Using the data below, return every line that holds the word "Shirt".

DATA TO PROCESS START

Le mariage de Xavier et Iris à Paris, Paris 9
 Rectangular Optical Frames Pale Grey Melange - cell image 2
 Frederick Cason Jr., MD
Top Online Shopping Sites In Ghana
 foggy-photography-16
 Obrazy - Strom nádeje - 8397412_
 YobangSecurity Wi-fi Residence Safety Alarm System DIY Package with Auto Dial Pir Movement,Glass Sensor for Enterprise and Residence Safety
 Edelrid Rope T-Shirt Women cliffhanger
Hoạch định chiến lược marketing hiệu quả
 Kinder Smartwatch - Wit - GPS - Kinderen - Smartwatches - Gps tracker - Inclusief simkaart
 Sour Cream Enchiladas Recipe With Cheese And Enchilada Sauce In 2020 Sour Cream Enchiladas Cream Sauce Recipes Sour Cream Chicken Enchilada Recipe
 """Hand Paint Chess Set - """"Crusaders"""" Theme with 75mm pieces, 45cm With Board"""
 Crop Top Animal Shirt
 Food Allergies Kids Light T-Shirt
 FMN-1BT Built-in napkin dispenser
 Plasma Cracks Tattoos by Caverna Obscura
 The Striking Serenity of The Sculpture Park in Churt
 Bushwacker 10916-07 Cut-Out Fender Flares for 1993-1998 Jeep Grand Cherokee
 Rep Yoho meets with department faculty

DATA TO PROCESS END

#### YOUR RESPONSE:
 Edelrid Rope T-Shirt Women cliffhanger
 Crop Top Animal Shirt
 Food Allergies Kids Light T-Shirt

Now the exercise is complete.